Increasingly, Twilio is going beyond telephony because the way we communicate on our phones isn’t just voice and text; Channels is a new service that works with Notify, Proxy and Twilio’s SMS API to let you send messages to users on a range of services — everything from SMS and Facebook Messenger to Alexa notifications, Twitter DMs, Kik, Viber, WeChat, BlackBerry Messenger, HipChat and Slack, as well as SendGrid for email.

That list is going to get longer as new services arrive. “We built this really cool engine that allows you to do the complex configuration to onboard a new API for a new endpoint in days; when Facebook announces something when Google announces something, we’ll be able to incorporate these channels really efficiently,” Lawson explained.
It’s not just about connecting a new service thought; Notify also understands what you can do on different services.

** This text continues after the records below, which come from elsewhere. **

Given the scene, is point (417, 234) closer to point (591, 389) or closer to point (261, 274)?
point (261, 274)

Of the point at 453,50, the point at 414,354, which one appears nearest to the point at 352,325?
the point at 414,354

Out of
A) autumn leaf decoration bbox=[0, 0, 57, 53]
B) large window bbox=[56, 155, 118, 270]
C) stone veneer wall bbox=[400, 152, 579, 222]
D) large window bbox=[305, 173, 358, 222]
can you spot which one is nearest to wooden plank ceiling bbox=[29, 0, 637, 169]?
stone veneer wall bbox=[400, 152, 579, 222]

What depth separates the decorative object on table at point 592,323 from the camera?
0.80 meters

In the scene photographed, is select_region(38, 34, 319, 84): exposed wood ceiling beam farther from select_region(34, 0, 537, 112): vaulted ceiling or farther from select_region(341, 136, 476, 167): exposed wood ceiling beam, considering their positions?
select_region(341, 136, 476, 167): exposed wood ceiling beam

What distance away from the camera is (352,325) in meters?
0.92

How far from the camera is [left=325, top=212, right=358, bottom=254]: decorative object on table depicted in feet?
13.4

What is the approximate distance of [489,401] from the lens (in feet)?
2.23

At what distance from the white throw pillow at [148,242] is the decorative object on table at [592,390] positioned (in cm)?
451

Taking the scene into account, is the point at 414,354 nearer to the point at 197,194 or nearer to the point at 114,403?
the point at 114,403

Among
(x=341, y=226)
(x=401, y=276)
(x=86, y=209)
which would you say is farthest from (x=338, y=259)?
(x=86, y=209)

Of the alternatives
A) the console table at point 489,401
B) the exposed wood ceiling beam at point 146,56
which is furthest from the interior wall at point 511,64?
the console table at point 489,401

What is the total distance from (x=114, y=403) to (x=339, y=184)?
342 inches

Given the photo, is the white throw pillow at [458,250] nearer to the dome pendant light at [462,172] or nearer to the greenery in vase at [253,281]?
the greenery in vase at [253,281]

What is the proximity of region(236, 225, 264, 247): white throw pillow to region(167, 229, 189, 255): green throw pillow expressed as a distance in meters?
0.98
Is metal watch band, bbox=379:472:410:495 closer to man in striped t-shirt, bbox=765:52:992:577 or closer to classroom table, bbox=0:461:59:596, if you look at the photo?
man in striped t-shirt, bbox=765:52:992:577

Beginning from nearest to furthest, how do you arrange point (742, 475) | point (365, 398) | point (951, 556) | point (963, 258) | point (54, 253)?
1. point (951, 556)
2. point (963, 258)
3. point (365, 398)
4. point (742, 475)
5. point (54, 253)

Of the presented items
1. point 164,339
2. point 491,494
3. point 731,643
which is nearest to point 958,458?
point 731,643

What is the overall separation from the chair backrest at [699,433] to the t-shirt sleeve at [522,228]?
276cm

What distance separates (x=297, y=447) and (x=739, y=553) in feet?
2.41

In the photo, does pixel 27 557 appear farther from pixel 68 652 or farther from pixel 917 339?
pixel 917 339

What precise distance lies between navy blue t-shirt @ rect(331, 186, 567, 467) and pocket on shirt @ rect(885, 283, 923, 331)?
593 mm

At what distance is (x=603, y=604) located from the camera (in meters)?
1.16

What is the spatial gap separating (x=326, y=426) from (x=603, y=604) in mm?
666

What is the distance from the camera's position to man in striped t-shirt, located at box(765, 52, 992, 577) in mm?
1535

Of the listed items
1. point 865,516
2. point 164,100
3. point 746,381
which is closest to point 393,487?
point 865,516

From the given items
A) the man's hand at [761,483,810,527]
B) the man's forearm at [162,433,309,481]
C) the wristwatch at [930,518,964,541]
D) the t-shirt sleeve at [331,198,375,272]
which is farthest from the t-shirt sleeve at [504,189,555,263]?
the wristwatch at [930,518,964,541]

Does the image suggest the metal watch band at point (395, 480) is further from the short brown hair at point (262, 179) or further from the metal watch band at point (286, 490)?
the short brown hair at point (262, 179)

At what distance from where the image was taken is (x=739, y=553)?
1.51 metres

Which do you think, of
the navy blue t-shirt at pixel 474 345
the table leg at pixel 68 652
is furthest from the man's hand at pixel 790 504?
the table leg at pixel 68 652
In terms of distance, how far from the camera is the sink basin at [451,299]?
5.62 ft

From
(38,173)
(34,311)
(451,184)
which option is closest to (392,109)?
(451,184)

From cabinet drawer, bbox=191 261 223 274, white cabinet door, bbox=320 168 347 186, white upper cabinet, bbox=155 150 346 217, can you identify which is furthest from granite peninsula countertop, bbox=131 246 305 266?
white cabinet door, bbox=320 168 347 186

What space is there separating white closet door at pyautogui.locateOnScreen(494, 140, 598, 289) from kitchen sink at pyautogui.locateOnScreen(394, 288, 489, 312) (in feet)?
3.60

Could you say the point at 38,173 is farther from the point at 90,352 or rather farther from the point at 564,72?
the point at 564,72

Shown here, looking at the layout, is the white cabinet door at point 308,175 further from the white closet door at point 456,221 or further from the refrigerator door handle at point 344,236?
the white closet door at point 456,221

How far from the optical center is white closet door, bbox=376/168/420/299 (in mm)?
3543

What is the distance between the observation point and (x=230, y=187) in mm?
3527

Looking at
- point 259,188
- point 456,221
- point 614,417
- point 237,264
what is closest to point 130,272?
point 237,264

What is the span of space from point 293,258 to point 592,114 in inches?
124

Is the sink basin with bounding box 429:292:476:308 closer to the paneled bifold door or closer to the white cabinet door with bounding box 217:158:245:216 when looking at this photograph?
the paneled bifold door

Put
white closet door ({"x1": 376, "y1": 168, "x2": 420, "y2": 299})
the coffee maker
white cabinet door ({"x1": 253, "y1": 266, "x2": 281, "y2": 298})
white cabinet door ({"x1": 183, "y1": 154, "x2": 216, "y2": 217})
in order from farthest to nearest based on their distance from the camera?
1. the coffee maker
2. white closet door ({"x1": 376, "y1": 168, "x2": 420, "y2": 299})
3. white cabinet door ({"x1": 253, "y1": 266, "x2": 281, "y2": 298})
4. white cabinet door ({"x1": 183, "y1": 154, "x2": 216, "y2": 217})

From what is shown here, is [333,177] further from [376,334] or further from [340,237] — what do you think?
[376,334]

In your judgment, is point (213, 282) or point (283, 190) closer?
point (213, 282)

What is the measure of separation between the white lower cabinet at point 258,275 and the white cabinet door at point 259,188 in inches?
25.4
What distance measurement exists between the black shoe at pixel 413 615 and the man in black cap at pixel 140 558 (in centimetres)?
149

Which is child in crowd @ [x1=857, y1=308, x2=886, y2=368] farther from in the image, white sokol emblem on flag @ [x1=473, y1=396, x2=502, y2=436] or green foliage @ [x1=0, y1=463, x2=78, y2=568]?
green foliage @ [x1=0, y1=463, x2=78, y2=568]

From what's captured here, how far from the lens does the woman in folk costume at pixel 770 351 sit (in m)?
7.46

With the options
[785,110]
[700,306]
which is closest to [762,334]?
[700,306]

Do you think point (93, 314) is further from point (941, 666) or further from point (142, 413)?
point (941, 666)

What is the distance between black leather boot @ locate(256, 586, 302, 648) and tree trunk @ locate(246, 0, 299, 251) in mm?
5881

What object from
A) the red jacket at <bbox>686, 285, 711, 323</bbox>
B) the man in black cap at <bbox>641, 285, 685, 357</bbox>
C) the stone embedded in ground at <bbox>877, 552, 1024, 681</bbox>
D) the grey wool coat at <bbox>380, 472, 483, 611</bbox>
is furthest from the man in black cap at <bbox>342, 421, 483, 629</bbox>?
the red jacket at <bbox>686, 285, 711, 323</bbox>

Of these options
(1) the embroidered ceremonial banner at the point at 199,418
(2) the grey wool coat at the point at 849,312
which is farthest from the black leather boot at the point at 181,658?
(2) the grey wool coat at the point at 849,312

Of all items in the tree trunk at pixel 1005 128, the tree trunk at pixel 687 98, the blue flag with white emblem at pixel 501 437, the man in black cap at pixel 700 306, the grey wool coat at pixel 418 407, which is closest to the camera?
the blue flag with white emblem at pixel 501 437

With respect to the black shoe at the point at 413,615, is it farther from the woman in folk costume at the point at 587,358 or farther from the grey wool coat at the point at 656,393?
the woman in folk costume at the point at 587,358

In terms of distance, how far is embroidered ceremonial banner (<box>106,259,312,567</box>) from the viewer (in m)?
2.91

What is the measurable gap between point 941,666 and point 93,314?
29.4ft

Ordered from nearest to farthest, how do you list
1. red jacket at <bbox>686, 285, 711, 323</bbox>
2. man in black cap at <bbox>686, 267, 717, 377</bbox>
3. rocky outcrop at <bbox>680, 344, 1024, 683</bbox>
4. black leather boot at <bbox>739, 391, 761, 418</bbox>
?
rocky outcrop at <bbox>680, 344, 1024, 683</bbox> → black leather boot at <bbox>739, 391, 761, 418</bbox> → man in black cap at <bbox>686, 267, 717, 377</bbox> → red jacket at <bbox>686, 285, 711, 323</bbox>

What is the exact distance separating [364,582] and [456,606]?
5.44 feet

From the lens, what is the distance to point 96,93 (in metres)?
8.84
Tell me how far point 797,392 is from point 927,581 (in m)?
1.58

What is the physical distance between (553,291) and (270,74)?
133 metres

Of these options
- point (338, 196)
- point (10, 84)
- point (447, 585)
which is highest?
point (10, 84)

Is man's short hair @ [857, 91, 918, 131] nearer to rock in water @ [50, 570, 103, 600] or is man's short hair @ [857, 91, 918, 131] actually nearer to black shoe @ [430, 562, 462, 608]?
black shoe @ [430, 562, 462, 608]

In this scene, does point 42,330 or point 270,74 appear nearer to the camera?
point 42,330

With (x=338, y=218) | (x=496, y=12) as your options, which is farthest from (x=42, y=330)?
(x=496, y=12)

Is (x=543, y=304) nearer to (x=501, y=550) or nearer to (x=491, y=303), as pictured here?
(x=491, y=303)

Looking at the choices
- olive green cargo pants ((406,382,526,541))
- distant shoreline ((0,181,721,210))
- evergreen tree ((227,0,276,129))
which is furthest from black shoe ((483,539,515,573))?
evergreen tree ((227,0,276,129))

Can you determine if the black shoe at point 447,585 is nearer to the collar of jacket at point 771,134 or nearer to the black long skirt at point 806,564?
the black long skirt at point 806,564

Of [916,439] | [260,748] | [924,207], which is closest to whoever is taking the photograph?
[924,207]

“What we’ve done is build out abstractions for key types of engagement; there’s the one-to-zero use case, that’s notifications, there’s one-to-one, many-to-one, one-to-many. So a one-to-one conversation is Twitter direct messages, many-to-many is Slack, but these are interaction models that end up getting replicated on multiple services. The key is having the right abstractions to plug things into,” Lawson said.

You can use all of those directly in code, or through what Lawson referred to as the Twilio “runtime.” Stretching the usual definition somewhat, this covers the portal on the Twilio site where you can write code, with a built-in debugger, the new serverless Functions tool that abstracts away the usual infrastructure you’d use to run code with a visual programming interface that exposes all the other Twilio services. If you’re using the Chat API to build a chat system, Twilio now offers templates with user interface controls for design.

All this vastly simplifies communications on traditional telephony and across the mix of online tools and services where your users are, even if you only use a single API. Lawson was typically enthusiastic about the potential for developers; “A single developer can command power that entire nations didn’t have access to a few years ago.”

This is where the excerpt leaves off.